“In the shower. Did something happen? You look like death.”
“Not unless you call listening to Eli and Milo fuck like bunnies all night,” Niles said sourly. “Milo came home frisky, and I forgot my headphones.”
Ross tried to hold back a grin but from Niles’s disgusted expression he wasn’t very successful. He vanished into the office and returned with headphones he’d discovered in one of the drawers the day before.
“Thanks, but I plan to find a hotel room tonight.” Niles put them in his messenger bag anyway.
“Stay with the pack,” Ross advised. “It’s not safe to be away from us right now.”
“I’m not a member of the pack, remember?”
“Yeah, you are. You proved that yesterday. Do you want to sleep in the bedroom? The bedding is clean.”
Niles sighed as if that was all he wanted but he said, “Let’s talk sleeping arrangements later. We must establish what happened to Dylan after he went dark. Owen sends his apologies, but he’s tied up with Wild Creek pack issues.”
“I thought he’d been exiled.”
“He has. It’s a pack thing. They’re trying to keep his skinny ass alive. I decided to keep my human nose out of it. Let’s talk about your assignment.”
“I had no luck yesterday as you know. If Dylan was in or around San Antonio, he didn’t stay there.”
“That fits with my intel,” Niles agreed and took another swallow of coffee.
Ross fixed him with a steely gaze. “Am I wasting my time? Did Eli just send us here to get us out of the way?”
“No and yes.”
Ross blinked. “Say that again.”
“Yes, Eli wants Dylan away from the ranch. You know that. But my intel was following Dylan from his assignment. He was away from the city when he went dark.”
‘You’ve got more than one operative working for the hunters.”
“We have, but not with the Streersons. Another shady organization working with them.”
The Streerson family who’d overseen the human hunters chasing shifters in this part of the country were either dead or behind bars thanks to Sapphire Ranch and the Cavalry. But that didn’t mean to say the danger was over. The hunter network was international.

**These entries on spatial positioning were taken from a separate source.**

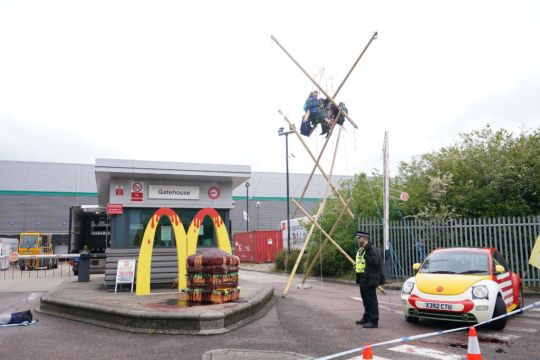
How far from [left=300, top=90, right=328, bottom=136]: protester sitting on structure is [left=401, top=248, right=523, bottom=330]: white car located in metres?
5.30

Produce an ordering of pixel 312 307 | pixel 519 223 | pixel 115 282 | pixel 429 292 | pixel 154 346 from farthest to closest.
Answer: pixel 519 223 < pixel 115 282 < pixel 312 307 < pixel 429 292 < pixel 154 346

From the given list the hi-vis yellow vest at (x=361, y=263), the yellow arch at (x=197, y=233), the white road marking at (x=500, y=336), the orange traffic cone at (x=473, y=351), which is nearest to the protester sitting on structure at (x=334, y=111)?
the yellow arch at (x=197, y=233)

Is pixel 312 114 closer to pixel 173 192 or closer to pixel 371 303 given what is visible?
pixel 173 192

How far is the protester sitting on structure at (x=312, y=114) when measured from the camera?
43.6 feet

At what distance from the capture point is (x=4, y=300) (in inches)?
549

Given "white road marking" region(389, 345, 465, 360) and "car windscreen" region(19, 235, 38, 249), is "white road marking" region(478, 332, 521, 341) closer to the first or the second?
A: "white road marking" region(389, 345, 465, 360)

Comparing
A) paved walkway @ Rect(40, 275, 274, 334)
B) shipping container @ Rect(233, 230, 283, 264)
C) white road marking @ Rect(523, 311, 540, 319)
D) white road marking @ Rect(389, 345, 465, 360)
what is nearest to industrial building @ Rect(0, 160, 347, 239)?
shipping container @ Rect(233, 230, 283, 264)

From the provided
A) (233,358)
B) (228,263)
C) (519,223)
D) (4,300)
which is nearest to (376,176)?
(519,223)

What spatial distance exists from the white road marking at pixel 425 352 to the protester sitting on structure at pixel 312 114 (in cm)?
763

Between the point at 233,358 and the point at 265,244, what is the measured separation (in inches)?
1179

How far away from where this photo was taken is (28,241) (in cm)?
3750

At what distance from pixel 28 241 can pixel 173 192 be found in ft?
92.9

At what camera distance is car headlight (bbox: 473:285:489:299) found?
8047 millimetres

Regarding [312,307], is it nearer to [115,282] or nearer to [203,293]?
[203,293]
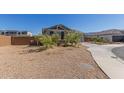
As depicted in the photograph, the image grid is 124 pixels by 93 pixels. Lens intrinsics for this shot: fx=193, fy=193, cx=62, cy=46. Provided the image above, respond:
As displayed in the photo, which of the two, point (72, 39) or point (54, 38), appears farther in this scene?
point (72, 39)

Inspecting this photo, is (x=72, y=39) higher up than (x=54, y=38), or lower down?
lower down

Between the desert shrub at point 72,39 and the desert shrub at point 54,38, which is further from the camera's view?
the desert shrub at point 72,39

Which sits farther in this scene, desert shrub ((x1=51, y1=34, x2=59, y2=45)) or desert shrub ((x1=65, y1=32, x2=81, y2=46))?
desert shrub ((x1=65, y1=32, x2=81, y2=46))

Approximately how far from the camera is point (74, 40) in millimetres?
21078
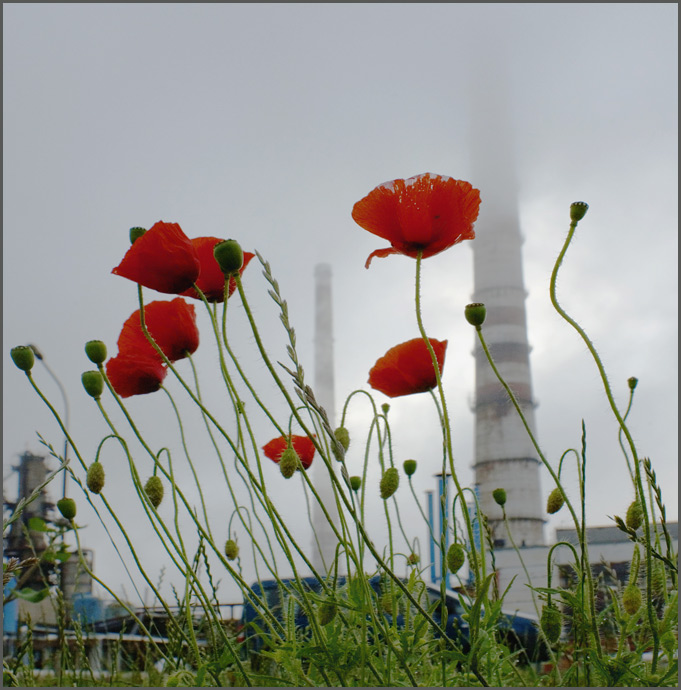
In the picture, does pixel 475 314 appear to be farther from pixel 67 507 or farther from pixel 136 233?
pixel 67 507

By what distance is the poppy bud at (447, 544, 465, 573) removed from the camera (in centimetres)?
78

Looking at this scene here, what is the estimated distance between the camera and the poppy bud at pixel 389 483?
0.93m

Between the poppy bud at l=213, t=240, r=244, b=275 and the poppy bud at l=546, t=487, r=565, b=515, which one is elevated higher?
the poppy bud at l=213, t=240, r=244, b=275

“So, Dylan worked undercover for an adjacent set of assholes and went missing.”
“Yeah.”
“When?”
“We’re not sure of the exact date,” Niles admitted. “It could be two months, it could be longer. It was before Owen’s abduction. Our operatives didn’t check in every day. It was too dangerous to do that. Eyes were on them all the time.”
“And you had no idea what happened to me between then and two days ago.” Dylan stood in the doorway, his face pinched.
“No. But our intel was looking for you.”
“Eli said??—”
Niles waved his hand. “Eli doesn’t have time to scratch his butt. He would have searched for you personally if he hadn’t been trying to save the world. But I manage the intel department, and you were under my purview.”
“But you didn’t find me,” Dylan said pointedly.
“No.” Niles put his cup on the counter. “From your last check-in until the day you walked into the ranch house, we couldn’t find a trace of you.”
“And I don’t have any idea where I was.”